NASA sponsored the conference because the agency’s original mission included aviation, said Joseph Rios, NASA’s Unmanned Aerial Systems (UAS) Traffic Management Convention project lead.
In an effort to make America’s low altitude airspace safe for package delivery – and a host of other uses – Amazon is proposing a “drone zone”. Kimchi highlighted how aircraft fighting wildfires in California have sometimes been grounded due to hobbyists flying drones to snap photos of a fire.
“I am from Seattle, there are many seagulls”, said Kimchi, according to a report in The Verge. The space between 400 and 500 feet would be a “no fly zone”, except for emergencies.
Companies see great promise in drones and the FAA has begun allowing some limited commercial use, but regulators are under pressure to open up the skies. This is where Amazon’s Prime Air drones would presumably carry out their speedy deliveries. To operate beyond the FAA’s line-of- sight requirements, Kimchi has outlined the steps that would be required.
If such proposals become reality, companies will effectively be given the go-ahead to plunge further into the realm of commercial drone development.
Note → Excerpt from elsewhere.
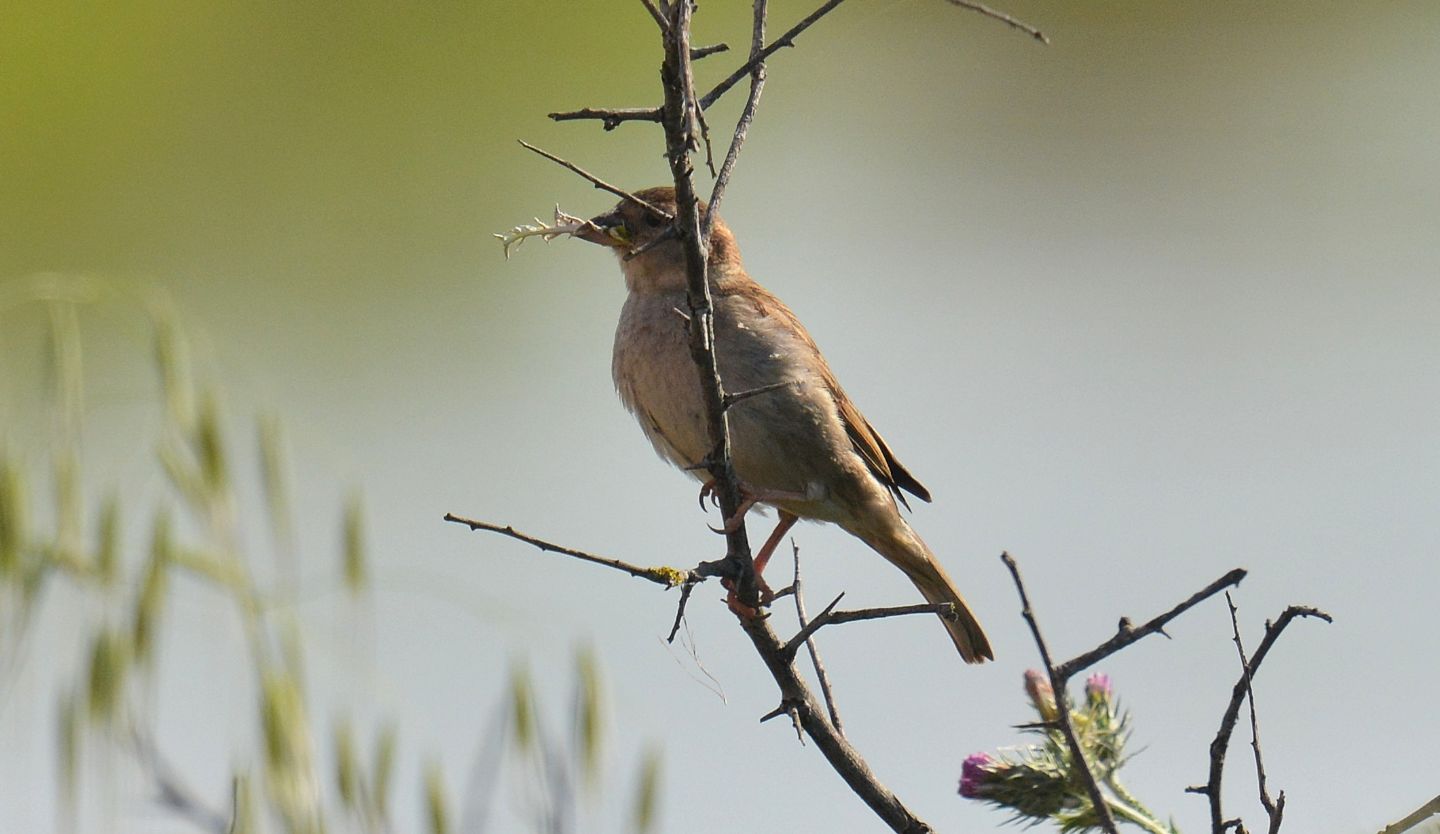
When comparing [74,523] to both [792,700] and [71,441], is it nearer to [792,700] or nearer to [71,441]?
[71,441]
In other words, automated drones. Drones allowed to fly in the 200-to-400-foot zone would communicate with a central command and other drones nearby.
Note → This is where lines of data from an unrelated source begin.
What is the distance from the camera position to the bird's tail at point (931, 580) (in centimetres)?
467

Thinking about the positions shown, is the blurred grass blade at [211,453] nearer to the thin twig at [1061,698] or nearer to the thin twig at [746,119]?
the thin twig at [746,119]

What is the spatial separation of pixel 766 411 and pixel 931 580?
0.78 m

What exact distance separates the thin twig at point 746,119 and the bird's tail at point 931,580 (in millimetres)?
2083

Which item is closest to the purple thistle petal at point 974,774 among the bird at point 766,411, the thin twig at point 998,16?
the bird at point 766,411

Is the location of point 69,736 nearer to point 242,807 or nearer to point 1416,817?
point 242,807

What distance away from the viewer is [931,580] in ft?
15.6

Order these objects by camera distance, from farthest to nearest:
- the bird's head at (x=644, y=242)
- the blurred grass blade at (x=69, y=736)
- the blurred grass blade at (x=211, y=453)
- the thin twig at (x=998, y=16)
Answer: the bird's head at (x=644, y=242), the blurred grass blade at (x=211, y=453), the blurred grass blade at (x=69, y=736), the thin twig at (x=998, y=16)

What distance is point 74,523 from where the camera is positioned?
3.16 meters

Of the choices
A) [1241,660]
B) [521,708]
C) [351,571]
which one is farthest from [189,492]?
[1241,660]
Sensor-based sense-and-avoid equipment that allows the drones to bypass all other drones and obstacles such as birds, buildings or electric cables. “That kind of technology is being developed”. That would replicate the current system of pilots keeping watch in the cockpit, he said. Amazon also proposes that a central computer system hold all of the drones’ flight plans and location data so that participating companies can access it freely.
Amazon isn’t the only company exmaining the use of of drones as delivery vehicles.
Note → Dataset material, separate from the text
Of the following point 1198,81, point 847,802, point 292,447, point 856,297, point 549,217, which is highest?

It seemed like if there was a theme for the drone event’s first day, it was that there are more looming questions than answers surrounding the technology.
At present, federal regulations require human air traffic controllers to monitor every flight that occurs over the United States. Other drones might fly in that low-altitude space to perform missions such as surveying crops or power lines.
With an increasing number of drones vying for precious airspace, someone should start thinking about how we can possibly hope to manage the traffic congestion that will soon be over our heads.
“Amazon believes the safest and most efficient model for sUAS (small unmanned aircraft systems) with mixed equipage and capabilities is in segregated airspace with a defined structure for operations below 500 feet”, it said.